Recorded information:
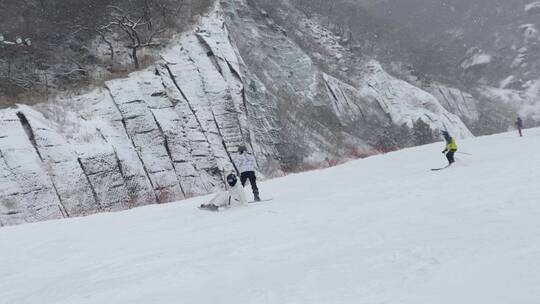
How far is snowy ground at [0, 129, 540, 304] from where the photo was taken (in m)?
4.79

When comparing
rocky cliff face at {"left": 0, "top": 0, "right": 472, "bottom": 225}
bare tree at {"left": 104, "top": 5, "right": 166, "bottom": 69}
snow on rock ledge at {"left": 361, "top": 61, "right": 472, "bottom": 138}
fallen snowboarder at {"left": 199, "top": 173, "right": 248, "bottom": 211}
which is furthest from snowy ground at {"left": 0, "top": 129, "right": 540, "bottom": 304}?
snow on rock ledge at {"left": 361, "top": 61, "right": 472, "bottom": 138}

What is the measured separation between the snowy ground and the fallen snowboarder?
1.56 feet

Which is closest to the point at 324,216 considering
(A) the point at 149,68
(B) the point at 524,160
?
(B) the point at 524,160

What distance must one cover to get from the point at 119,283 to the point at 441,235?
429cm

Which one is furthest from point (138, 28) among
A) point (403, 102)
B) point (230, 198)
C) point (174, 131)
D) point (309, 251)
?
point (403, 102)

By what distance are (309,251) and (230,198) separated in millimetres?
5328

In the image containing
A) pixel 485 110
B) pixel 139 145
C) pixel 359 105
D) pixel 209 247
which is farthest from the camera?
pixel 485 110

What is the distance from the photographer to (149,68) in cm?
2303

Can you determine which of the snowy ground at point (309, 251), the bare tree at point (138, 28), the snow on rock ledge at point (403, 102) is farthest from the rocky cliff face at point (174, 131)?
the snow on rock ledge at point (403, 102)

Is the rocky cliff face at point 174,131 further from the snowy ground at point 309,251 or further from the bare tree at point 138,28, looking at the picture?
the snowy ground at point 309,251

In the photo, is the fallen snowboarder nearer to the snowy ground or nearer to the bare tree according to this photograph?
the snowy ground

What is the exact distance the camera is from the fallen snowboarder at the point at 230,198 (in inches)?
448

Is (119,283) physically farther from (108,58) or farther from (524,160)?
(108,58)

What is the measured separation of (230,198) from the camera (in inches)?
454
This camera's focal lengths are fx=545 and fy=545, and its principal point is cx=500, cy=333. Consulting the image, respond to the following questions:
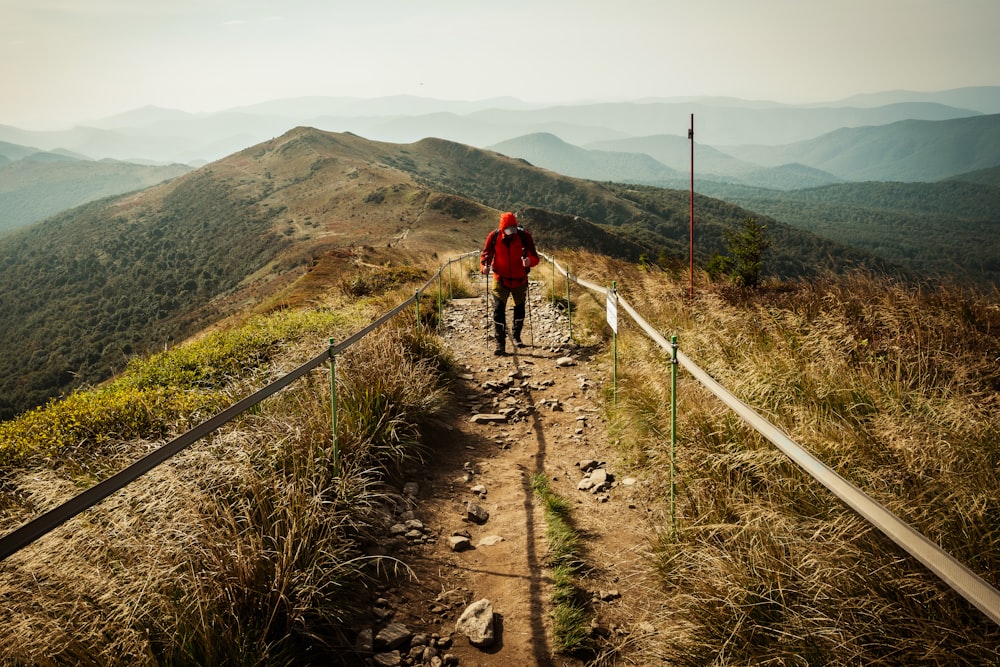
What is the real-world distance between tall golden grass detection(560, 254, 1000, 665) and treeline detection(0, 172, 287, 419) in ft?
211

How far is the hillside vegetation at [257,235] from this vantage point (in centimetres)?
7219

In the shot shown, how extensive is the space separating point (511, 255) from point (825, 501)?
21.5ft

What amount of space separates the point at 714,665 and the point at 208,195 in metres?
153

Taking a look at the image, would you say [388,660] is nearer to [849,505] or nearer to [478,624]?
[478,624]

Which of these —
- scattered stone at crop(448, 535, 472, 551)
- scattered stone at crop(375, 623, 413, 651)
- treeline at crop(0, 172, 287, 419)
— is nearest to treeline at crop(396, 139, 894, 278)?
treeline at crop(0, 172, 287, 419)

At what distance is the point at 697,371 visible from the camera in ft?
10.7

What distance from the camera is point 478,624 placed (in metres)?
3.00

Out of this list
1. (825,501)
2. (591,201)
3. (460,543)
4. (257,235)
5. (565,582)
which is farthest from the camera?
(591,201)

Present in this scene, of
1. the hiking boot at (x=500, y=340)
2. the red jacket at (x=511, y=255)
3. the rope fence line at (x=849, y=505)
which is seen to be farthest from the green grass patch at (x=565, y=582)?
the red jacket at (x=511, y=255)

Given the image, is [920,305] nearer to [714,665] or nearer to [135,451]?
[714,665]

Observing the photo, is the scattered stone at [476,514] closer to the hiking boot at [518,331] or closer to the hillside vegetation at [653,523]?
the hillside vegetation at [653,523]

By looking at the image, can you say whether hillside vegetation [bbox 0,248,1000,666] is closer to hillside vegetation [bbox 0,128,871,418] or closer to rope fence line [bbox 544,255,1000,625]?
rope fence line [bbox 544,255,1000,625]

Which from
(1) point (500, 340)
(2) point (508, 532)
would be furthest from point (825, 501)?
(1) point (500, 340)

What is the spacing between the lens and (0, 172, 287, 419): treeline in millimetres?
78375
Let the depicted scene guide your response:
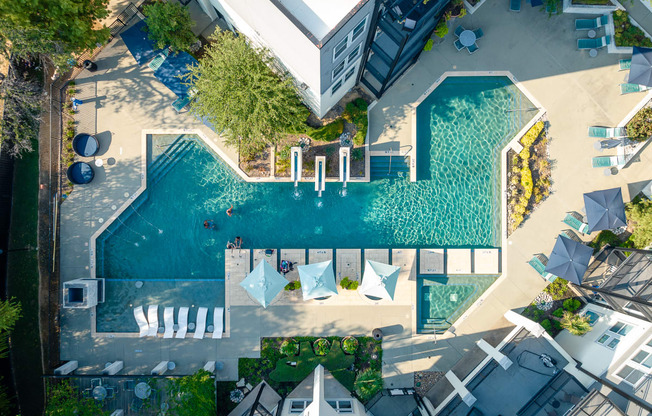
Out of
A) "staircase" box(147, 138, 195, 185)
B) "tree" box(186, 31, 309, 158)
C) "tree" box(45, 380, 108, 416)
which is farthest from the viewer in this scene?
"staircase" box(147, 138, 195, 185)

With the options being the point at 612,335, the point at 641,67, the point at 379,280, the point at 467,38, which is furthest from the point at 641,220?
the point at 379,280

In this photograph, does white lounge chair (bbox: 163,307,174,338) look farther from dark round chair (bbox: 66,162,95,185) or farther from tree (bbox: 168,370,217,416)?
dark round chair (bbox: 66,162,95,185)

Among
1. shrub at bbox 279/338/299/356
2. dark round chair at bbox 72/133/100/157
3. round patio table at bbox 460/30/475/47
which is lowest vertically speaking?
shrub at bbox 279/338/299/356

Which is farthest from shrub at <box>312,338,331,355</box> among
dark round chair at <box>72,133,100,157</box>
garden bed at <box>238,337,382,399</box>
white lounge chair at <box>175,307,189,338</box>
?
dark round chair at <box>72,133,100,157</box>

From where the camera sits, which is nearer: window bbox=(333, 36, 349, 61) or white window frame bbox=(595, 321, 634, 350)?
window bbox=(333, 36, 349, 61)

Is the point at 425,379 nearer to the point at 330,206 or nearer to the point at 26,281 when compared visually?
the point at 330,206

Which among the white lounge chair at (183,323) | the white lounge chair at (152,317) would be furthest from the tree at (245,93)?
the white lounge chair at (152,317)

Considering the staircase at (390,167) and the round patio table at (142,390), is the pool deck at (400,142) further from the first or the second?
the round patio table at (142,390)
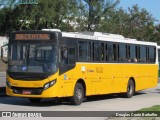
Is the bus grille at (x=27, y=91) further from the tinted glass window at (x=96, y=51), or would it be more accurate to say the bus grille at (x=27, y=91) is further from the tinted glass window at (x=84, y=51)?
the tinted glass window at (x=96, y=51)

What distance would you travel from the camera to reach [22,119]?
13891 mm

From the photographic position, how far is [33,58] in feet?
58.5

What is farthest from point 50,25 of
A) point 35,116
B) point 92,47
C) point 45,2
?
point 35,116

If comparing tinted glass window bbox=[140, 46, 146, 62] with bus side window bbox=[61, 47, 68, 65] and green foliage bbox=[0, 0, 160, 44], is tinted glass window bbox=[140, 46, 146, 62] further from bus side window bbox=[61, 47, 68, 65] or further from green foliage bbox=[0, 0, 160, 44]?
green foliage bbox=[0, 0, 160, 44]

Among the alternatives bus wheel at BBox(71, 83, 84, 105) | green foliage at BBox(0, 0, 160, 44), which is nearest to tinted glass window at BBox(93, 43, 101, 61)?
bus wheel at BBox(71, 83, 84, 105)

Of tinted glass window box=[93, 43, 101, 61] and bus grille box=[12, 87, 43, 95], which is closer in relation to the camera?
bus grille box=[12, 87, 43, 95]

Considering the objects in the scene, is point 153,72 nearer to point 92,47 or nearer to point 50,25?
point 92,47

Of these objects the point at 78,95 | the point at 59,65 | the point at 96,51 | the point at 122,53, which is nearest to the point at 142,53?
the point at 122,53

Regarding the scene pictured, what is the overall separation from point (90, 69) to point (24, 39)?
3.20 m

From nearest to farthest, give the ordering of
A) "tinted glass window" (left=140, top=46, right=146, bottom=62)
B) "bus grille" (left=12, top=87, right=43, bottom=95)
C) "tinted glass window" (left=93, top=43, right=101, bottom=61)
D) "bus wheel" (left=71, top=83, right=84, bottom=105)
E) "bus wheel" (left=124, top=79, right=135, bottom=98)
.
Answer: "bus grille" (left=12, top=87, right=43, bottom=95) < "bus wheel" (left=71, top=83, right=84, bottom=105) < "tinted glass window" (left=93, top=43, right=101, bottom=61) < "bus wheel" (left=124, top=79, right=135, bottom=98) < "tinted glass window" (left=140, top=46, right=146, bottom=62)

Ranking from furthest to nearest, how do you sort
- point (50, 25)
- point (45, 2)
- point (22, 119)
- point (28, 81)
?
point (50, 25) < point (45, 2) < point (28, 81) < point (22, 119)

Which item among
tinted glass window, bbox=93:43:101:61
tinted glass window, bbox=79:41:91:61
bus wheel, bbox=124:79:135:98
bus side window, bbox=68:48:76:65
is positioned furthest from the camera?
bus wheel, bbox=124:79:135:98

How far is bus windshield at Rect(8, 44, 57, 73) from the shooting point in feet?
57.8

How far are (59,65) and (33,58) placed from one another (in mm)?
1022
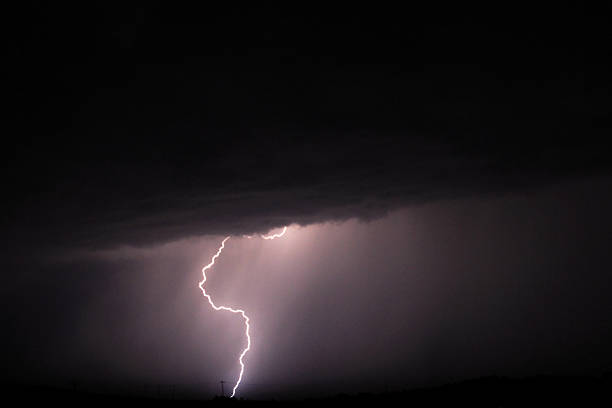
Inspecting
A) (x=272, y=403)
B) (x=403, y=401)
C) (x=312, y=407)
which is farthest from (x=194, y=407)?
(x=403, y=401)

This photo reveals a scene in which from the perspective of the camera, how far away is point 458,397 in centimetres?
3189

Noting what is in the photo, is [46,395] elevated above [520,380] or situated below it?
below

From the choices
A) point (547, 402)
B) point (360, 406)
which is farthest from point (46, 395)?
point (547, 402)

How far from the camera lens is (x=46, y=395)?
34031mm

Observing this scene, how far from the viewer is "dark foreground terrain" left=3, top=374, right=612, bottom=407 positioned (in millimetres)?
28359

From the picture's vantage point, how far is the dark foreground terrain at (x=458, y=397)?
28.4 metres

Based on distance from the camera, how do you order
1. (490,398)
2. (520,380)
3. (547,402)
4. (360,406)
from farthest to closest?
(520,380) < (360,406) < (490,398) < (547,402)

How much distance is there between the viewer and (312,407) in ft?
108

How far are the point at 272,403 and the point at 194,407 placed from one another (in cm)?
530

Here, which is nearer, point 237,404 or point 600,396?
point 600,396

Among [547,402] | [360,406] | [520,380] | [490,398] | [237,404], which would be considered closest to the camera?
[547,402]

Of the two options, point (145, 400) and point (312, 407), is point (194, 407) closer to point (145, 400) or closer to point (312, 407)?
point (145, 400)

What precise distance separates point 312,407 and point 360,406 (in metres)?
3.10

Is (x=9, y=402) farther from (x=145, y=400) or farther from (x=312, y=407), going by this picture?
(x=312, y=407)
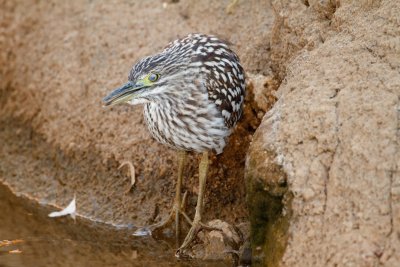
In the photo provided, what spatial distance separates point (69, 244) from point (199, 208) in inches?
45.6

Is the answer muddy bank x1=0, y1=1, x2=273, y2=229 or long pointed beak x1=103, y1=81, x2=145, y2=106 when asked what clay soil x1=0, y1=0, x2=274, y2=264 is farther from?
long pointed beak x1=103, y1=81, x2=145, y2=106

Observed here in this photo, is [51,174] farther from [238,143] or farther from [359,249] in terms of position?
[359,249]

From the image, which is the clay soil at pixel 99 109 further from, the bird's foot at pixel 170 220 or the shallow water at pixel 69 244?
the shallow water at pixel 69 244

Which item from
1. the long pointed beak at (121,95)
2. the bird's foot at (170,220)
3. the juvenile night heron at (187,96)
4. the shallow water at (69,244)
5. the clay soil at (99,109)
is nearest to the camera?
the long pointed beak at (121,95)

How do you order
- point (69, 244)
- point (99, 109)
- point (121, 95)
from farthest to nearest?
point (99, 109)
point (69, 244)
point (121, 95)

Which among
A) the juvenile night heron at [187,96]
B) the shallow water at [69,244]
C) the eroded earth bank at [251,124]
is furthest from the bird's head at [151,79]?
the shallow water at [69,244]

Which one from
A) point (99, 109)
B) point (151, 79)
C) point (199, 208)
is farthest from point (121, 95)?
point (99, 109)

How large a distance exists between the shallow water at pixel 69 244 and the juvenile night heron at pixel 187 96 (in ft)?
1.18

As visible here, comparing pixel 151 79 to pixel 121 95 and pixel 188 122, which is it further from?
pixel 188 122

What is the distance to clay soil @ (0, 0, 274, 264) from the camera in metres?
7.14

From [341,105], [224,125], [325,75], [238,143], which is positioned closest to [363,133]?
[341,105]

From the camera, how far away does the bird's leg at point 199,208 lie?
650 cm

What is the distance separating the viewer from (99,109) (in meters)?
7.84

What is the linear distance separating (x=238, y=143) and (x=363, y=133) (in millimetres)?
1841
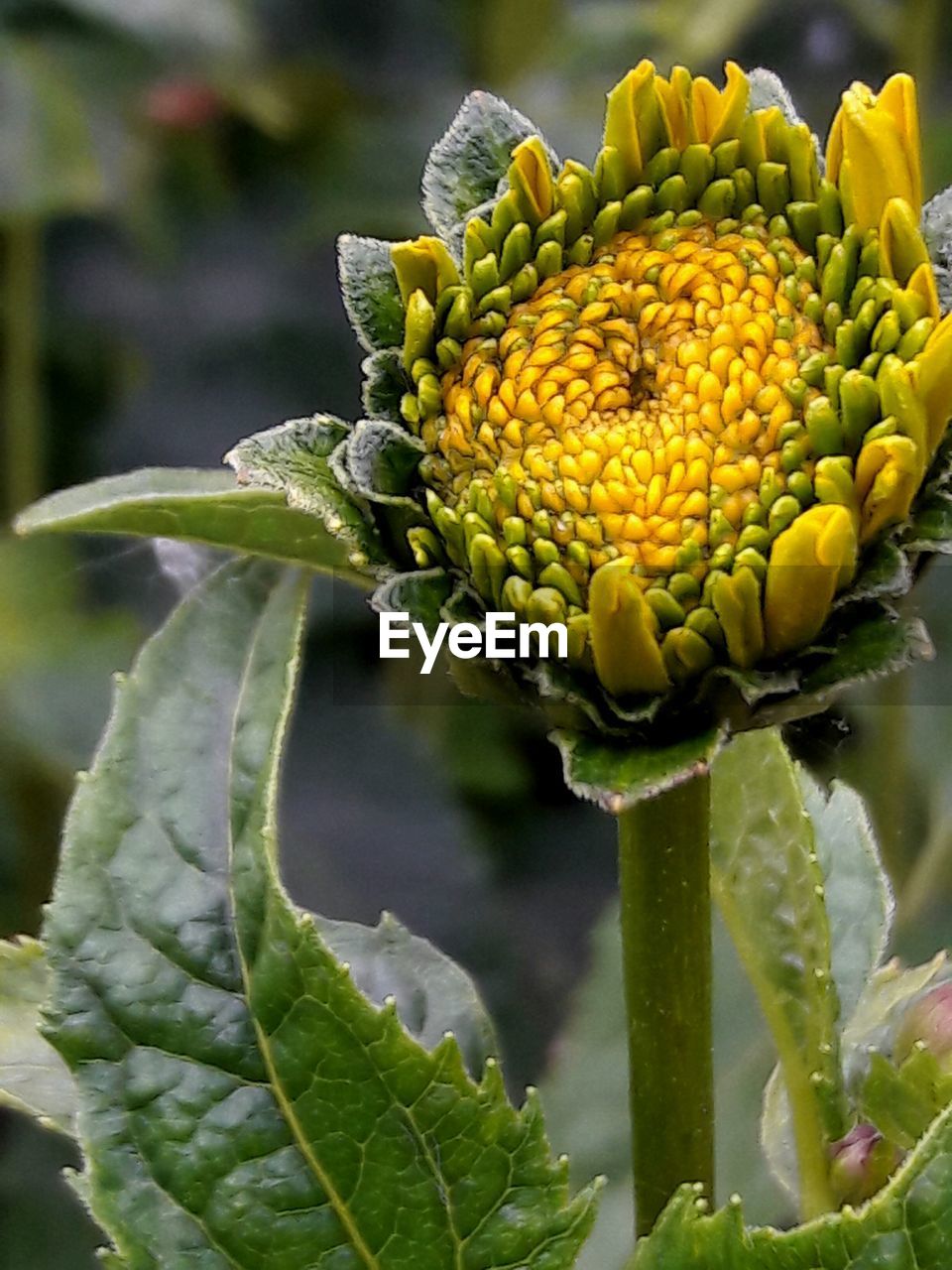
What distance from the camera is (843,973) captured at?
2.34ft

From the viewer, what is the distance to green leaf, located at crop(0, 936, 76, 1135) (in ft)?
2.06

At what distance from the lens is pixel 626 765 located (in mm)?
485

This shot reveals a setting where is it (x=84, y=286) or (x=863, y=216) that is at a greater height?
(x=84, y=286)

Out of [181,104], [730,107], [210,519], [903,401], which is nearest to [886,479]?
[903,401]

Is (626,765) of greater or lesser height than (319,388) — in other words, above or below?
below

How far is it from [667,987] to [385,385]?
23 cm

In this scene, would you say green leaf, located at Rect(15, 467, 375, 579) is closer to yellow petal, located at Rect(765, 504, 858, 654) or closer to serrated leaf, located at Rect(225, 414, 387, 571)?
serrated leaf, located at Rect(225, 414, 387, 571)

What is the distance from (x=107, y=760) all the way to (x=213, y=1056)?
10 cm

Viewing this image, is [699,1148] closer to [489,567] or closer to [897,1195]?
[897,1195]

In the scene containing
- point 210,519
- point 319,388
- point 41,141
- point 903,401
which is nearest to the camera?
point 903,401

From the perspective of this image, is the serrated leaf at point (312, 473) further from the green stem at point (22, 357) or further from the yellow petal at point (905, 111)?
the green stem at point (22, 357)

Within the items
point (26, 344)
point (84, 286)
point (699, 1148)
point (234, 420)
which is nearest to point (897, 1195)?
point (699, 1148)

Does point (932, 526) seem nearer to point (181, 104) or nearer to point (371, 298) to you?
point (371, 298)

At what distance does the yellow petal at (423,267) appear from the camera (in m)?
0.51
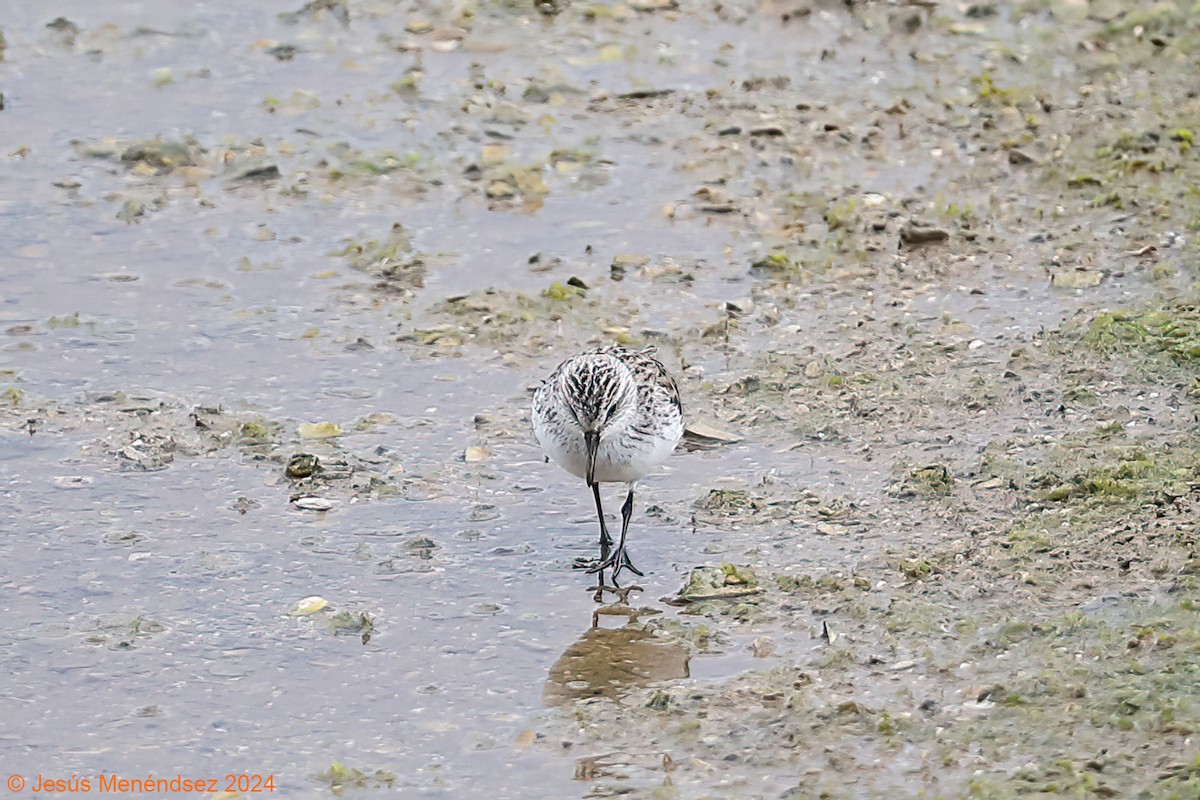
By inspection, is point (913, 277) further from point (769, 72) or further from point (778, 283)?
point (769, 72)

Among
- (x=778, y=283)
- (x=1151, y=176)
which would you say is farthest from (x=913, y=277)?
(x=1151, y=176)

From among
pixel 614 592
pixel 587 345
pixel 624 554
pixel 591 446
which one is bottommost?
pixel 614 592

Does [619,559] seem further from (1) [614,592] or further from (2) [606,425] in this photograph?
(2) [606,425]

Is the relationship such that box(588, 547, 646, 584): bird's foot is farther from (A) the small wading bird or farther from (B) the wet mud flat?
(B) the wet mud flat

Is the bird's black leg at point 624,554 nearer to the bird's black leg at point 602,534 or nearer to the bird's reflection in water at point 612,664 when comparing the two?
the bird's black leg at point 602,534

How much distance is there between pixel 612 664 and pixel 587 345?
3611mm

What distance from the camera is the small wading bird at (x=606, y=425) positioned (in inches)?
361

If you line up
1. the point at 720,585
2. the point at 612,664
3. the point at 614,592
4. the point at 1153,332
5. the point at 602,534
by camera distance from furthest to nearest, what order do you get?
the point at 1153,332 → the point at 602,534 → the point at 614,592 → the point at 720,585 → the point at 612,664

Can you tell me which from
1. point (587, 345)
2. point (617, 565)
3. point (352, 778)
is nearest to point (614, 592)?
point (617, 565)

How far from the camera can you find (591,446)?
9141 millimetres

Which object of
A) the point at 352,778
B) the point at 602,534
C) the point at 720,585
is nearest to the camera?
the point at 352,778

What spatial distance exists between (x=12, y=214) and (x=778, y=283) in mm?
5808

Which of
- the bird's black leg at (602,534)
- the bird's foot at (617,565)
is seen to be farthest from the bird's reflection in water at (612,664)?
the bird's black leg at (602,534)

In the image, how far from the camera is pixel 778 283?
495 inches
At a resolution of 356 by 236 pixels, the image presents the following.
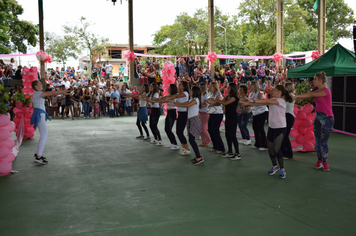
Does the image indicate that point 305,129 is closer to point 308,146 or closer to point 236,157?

Your instructions:
Copy the listing word for word, starting at the line that contains "Can you tell me which from" and continuing through the end of the listing. Leave the pictures out of your copy.

Result for this task:
Can you tell me which from
1. point (587, 345)
2. point (617, 565)
3. point (352, 778)
is nearest to point (614, 592)?
point (617, 565)

How far from the camera can you find (591,446)?
9141 millimetres

Which object of
A) the point at 352,778
B) the point at 602,534
C) the point at 720,585
is nearest to the camera?
the point at 352,778

What spatial distance exists between (x=12, y=214) and (x=778, y=283) in mm?
5808

Which of
- the bird's black leg at (602,534)
- the bird's foot at (617,565)
is seen to be farthest from the bird's reflection in water at (612,664)?
the bird's black leg at (602,534)

In the image, how far from the camera is pixel 778 283?
495 inches
At a resolution of 356 by 236 pixels, the image presents the following.
Does the image indicate that point 305,129 is closer to point 308,146 or closer to point 236,157?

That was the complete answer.